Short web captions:
○ ○ ○ ○
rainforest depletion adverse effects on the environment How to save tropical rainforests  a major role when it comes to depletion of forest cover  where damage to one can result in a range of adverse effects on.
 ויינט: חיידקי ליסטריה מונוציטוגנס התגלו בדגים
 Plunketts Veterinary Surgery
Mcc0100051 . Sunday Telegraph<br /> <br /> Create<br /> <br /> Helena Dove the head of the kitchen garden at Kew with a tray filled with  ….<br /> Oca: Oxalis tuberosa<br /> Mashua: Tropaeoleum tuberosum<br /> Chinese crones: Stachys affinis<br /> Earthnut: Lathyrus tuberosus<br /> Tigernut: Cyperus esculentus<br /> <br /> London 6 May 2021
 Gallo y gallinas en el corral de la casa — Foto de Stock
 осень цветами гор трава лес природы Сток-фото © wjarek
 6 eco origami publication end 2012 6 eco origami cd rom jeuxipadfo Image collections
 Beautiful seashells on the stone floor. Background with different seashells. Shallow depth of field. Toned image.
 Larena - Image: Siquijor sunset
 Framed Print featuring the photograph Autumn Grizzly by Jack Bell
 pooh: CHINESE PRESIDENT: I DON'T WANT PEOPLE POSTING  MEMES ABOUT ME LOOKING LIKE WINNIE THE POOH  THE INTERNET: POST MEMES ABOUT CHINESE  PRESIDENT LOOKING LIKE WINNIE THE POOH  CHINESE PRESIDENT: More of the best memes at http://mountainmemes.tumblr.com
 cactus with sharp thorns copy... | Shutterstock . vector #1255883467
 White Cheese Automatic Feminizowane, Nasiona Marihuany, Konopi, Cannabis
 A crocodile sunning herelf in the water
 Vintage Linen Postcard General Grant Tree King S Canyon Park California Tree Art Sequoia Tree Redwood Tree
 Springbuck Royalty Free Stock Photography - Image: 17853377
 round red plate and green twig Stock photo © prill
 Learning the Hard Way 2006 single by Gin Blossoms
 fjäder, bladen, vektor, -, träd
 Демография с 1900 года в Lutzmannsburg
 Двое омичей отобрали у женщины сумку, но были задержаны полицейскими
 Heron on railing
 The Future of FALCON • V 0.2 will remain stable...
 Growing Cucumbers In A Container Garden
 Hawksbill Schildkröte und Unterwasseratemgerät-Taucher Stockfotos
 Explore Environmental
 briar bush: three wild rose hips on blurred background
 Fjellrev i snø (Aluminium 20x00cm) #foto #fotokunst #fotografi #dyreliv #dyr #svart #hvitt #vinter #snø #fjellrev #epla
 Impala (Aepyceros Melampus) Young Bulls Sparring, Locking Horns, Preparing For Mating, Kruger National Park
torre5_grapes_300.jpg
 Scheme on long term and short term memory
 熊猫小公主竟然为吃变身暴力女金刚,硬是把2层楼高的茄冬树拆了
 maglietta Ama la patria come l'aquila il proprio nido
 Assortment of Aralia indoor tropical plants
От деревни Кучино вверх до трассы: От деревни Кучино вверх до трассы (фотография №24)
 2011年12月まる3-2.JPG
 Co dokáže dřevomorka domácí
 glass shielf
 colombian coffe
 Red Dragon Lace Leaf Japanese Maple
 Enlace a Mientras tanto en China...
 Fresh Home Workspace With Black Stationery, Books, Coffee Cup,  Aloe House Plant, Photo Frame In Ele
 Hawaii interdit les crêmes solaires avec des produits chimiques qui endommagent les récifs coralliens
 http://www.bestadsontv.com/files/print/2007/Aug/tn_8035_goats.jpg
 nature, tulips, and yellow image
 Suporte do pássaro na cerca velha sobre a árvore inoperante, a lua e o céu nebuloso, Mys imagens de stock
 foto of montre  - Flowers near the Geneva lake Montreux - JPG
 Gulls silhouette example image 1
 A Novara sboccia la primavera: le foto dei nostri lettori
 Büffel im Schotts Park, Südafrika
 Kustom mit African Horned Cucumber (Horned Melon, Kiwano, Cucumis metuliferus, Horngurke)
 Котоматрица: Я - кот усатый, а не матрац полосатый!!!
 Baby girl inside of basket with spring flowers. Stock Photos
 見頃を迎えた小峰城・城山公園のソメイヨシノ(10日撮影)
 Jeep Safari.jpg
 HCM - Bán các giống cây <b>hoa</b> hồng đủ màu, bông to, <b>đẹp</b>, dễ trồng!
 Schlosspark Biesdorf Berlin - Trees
○ ○ ○ ○
Activity:
Among the lines above, find those with the word "http". Copy them.

Problem solution:
 pooh: CHINESE PRESIDENT: I DON'T WANT PEOPLE POSTING  MEMES ABOUT ME LOOKING LIKE WINNIE THE POOH  THE INTERNET: POST MEMES ABOUT CHINESE  PRESIDENT LOOKING LIKE WINNIE THE POOH  CHINESE PRESIDENT: More of the best memes at http://mountainmemes.tumblr.com
 http://www.bestadsontv.com/files/print/2007/Aug/tn_8035_goats.jpg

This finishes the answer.